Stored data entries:
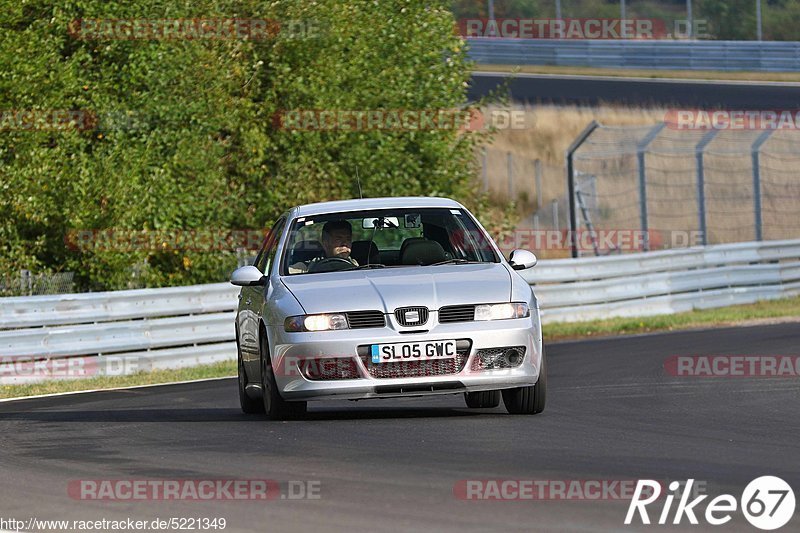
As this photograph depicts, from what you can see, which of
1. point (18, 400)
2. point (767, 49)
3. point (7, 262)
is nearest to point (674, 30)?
point (767, 49)

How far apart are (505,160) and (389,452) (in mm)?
36255

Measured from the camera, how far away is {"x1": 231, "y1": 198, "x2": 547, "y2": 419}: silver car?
10.2 metres

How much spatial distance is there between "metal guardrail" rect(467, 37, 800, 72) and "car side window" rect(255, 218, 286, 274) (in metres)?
36.7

-- Exercise description --
Reproduce every one of the stored data entries above word for word, omitting the pictures.

-- Result of the exercise --
As this photograph depicts, from what you can see, which of
1. point (18, 400)
2. point (767, 49)
3. point (7, 262)
is nearest to point (674, 30)?
point (767, 49)

How far apart are (505,160) and (389,452) (in mm)?
36255

Measured from the camera, how far away is {"x1": 231, "y1": 198, "x2": 547, "y2": 419}: silver car?
10.2 metres

How much spatial distance is there between "metal guardrail" rect(467, 37, 800, 72) and "car side window" rect(255, 218, 286, 274) (in metres)?
36.7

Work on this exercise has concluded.